Quel auteur se lance dans un roman d’inspiration footballistique ou dans la biofiction d’un footballeur, et ne préfère pas narrer le destin d’un Garrincha ou d’un George Best — on aura reconnu Éloge de l’esquive d’Olivier Guez (Grasset, 2014) et Le Cinquième Beatles de Vincent Duluc (Stock, 2014) — plutôt que celui d’un gardien de but ?

Peter Handke

Je le dis d’emblée, je ne suis pas un grand connaisseur de Peter Handke et de son œuvre immense, j’espère qu’on me pardonnera les lacunes que je n’aurai plus le temps de combler dans cette vie et qui vont se faire ressentir dans cet article.

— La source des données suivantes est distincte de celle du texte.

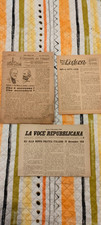 Lotto 3 giornali d'epoca del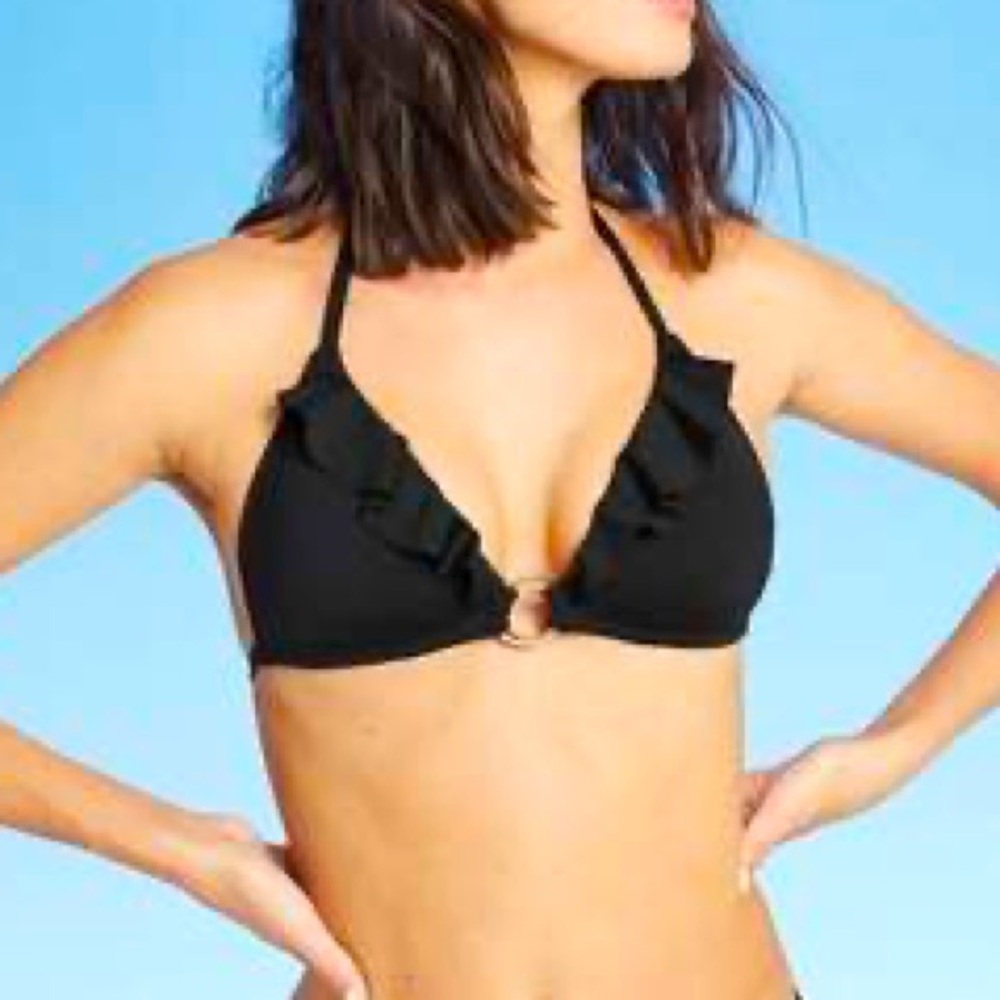 Woman Ring Front Bikini Top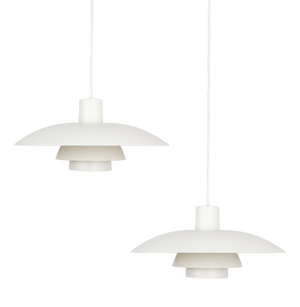 Vintage PH 4/3 Pendant Lamps by Poul Henningsen for Louis Poulsen, Denmark, 1966, Set of 2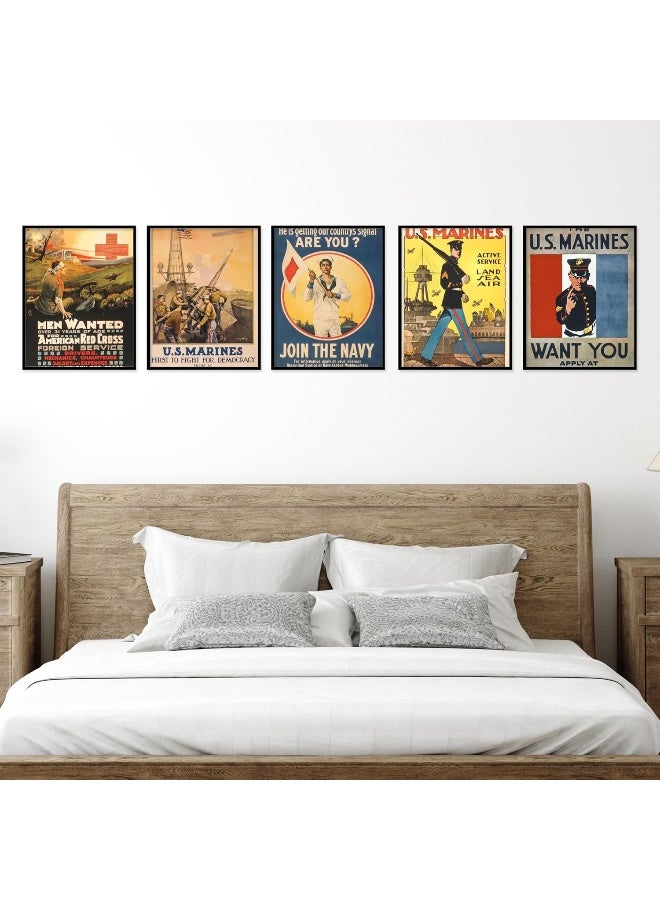 Insire Military Poster, Military Posters, Military Wall Art, WWI Propaganda Posters, Military Art, World War 1 Memorabilia, Vintage World War, Army Infantry Poster - Unframed (8x10â€) - Image 4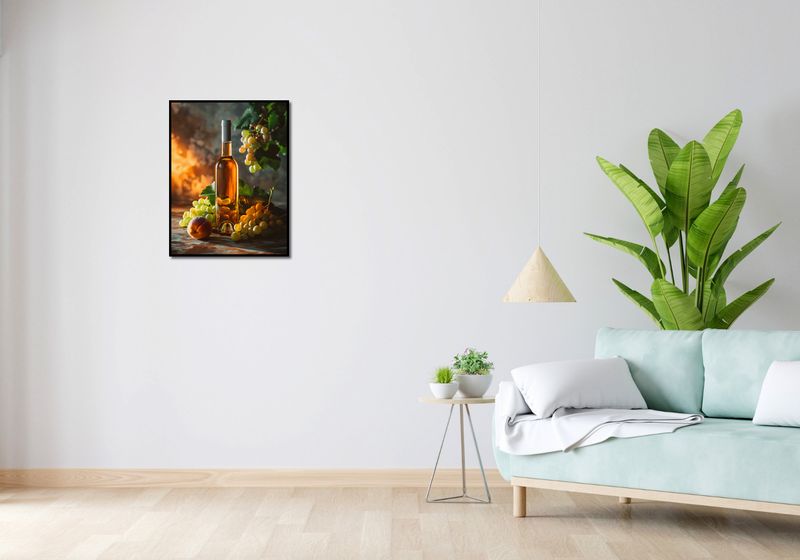 Plakat 50x65cm Bursztynowe Wino zdjęcie 4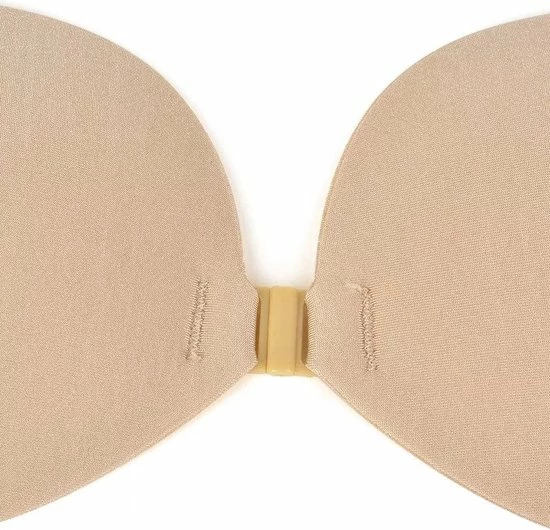 KELERINO. Strapless Plak BH - Vleugels Met Clipsluiting - Push Up - Cup B / Beige 8 KELERINO. Strapless Plak BH - Vleugels Met Clipsluiting - Push Up - Cup B / Beige - Afbeelding 8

En plus, on me tend un piège par ce petit essai de circonstance presque – il faut s’en méfier d’autant plus pour l’apprécier à sa juste valeur. En tentant une lecture de cet essai, un peu par biais, je voudrais en même temps lever un peu les couches pesantes qui se sont mises progressivement d’abord sur l’auteur, puis sur son œuvre, au fil des affaires autour de sa tentative de sauvetage de la Serbie, égarement politique, impardonnable et inexcusable, imprégné de la nostalgie yougoslave.